In 2010, while vacationing in and around San Diego, I happened into a used book, as I am wont to do. I found a book called Death on Treasure Trail. It had a nice, bright yellow cover, the kind that nearly every western novel had back in the day. Erle Stanley Gardner even wrote an introduction. Imagine my surprise when I discovered the setting of the novel was in Texas’s Big Bend region.
Yet I never read the book. Cut to July 2016 and our trip out to Big Bend. I’m a fan of reading books on vacations that are set around the places I’m visiting so Death on Treasure Trail was tops on my list. But the book is pretty beat up, so I took to the internet to find an electronic copy for my Kindle. Imagine my surprise when I discovered not only Treasure Trail, but the other two Rio Kid books all available as ebooks. Well, seeing as how Treasure Trail was third of three, I went ahead and got Return of the Rio Kid, the first book in the trilogy.
The author on my physical book is listed as “Don Davis” but, in reality, the man behind the typewriter was none other than Brett Halliday, the writer who created the Michael Shayne private eye series. However, “Halliday” is merely the most famous pen name for the actual man, Davis Dresser, but that name won’t sell many ebooks, so the good folks at Open Road Media made sure Brett Halliday supersedes the title on the new covers.
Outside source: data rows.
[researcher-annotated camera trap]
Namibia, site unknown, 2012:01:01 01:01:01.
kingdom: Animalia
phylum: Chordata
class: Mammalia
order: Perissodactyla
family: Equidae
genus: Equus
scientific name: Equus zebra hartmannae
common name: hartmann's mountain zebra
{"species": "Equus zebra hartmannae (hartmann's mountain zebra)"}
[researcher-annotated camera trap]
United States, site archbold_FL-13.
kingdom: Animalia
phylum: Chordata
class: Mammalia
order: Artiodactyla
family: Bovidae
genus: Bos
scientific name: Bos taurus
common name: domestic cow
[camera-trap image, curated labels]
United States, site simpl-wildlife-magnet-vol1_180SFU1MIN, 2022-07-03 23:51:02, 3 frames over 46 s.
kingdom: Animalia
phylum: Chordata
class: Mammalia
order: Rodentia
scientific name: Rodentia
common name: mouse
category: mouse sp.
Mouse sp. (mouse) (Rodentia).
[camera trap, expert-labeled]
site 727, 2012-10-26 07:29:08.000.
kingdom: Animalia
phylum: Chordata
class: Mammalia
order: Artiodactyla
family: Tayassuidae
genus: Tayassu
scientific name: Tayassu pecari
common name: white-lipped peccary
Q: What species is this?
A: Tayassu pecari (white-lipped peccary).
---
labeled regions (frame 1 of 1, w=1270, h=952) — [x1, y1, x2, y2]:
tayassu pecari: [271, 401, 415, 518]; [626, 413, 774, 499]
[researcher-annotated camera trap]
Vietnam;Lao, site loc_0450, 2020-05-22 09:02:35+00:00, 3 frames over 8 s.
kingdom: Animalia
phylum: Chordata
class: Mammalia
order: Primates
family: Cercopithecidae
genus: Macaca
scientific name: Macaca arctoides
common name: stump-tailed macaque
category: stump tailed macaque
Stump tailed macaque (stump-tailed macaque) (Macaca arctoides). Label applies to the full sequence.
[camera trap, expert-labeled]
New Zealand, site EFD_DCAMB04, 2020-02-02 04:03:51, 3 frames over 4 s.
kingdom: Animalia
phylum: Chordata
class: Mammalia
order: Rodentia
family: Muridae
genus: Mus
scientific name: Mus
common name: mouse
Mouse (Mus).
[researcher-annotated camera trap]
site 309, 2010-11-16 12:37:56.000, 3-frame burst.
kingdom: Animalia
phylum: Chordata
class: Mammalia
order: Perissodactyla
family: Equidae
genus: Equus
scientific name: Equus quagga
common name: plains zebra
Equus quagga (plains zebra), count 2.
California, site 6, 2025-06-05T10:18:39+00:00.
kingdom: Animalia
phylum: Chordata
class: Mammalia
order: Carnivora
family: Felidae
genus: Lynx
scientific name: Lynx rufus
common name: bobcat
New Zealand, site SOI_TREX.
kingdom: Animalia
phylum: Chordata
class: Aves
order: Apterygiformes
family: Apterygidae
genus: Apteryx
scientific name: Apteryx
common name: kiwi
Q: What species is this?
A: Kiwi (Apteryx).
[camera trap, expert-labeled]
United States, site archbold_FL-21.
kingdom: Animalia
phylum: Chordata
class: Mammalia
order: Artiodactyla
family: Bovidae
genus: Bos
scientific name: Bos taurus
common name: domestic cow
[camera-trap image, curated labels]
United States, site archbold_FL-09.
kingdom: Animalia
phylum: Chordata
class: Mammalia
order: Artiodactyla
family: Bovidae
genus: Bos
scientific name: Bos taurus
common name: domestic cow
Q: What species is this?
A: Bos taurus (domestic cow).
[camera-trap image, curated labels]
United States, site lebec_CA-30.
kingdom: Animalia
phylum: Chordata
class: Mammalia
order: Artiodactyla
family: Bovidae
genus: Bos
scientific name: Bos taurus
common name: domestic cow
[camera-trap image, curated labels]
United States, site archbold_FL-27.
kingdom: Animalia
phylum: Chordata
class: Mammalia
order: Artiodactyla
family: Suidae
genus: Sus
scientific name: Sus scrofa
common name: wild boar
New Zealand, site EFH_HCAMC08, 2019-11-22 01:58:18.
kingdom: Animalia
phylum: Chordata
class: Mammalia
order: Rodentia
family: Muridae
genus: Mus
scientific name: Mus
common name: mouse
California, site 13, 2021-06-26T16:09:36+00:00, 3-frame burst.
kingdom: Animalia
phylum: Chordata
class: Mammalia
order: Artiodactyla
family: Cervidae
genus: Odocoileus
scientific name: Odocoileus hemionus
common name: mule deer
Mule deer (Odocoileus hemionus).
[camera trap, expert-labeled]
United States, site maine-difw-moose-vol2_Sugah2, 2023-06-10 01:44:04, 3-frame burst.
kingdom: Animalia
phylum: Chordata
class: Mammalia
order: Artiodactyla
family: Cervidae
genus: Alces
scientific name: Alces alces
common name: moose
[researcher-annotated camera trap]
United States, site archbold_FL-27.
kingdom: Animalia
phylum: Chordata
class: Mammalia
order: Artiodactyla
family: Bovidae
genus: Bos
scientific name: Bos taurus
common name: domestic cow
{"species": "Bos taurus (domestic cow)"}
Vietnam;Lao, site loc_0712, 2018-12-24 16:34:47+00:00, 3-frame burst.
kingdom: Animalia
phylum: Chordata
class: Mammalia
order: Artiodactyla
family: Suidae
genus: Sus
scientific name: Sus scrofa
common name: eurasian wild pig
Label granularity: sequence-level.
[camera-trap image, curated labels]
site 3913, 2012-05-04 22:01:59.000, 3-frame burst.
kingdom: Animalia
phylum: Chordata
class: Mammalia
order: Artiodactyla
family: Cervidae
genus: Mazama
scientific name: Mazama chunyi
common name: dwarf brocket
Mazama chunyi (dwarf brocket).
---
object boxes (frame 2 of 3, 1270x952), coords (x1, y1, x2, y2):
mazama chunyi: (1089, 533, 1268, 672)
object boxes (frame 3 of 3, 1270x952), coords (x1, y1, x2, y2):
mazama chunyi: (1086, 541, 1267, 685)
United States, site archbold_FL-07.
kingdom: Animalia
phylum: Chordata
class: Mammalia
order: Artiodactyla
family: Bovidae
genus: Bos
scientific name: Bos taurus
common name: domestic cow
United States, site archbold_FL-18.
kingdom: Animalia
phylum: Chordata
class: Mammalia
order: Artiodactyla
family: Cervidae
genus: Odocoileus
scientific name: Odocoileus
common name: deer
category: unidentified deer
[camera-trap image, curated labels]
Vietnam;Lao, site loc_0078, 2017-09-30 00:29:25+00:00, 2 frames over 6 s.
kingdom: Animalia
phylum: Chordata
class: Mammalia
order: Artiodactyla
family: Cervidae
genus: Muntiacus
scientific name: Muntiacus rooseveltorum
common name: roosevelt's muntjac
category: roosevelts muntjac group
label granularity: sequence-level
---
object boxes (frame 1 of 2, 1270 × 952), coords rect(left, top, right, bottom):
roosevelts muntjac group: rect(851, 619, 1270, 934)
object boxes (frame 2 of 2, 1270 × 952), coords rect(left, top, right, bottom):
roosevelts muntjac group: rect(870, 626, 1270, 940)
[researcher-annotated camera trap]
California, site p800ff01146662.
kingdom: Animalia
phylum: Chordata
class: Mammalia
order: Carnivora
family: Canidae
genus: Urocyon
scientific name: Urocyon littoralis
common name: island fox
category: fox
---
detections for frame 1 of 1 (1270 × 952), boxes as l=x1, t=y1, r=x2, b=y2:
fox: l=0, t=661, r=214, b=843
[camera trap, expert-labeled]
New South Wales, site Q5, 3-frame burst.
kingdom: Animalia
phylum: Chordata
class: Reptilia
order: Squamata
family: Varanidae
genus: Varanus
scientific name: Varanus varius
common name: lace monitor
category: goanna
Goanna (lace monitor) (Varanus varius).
When the book opens, the Rio Kid has been hiding out in Mexico after fleeing Arizona on a false murder charge three years before. Sure, the Rio Kid has killed men before, but the one that got his visage on a wanted poster was falsified. Having grown into manhood in a foreign land, the Kid wants to return to Arizona and clear his name. He chooses the Big Bend region as his crossing point, but not before trouble starts.
On the Mexican side of the border sits a small town under the thumb of ruthless hombre, Pedro. He rules the town in much the same way Gene Hackman’s character does in Unforgiven. Being a western paperback of the 1940s, the Kid gets himself in a fight when he refuses to remove his twin .45s strapped to each leg. He hightails it out of town, leaving one mess behind. He crosses the Rio Grande and finds himself in another mess, this one partly of his own making. You see, there’s a small town on the Texas side. A poker game is being played and a young man is betting when he should be folding. The Kid gets himself mixed up in the game and ends up winning the young man’s ranch. A ranch that, not coincidentally, is one of two parcels of land a ruthless (is there any other kind?) cattle rancher wants to own. Well, you can imagine what happens from here.
But you’d be partially wrong. Sure, the Kid—whose real name isn’t given—does what all flawed heroes with prices on their heads do: the right thing. Mostly. But the folks he’s trying to help and those he’s trying to stay away from, have other ideas. It makes for entertaining reading, that’s for sure. I especially liked the secret the Rio Kid uncovered and how he turned his attention to putting it to good use.
Halliday chose a curious method to get across how folks talked to each other. He spelled out the Rio Kid’s drawl phonetically. Granted, when I read the first few passages, I assumed Halliday was going to provide this kind of dialogue as an example and then revert back to standard spelling, letting the reader fill in the blanks. Nope. The Kid mutters through the entire book. Others, too. Here are a couple of examples.
“I’ll just keep my guns on, I reckon,” he drawled, “’less yo’re of uh mind tuh take’em offa me.”
“Say, yo’re jes spoilin’ fer uh six-foot hole, ain’t yuh? Yuh cain’t buck Pedro, I’m tellin’ yuh.”
Yes, it leaves the reader with absolutely zero leeway in hearing the voice in the mind, but it’s a pain to type. I understand one or two words consistently spelled like they sound, but almost all of them? Aw, shucks. Who am I kiddin’? I liked ’em all.
Oh, and all that joy I experienced when I realized I was going to read a western set in Big Bend while actually being in Big Bend? That excitement held all the way until Halliday namedropped a mountain range that, upon consultation with the internet, was actually located in Arizona. No big deal. All I had to do was look out the window of my hotel and get my bearings straight.
But don’t let that dissuade you from reading this enjoyable first book in the Rio Kid Trilogy.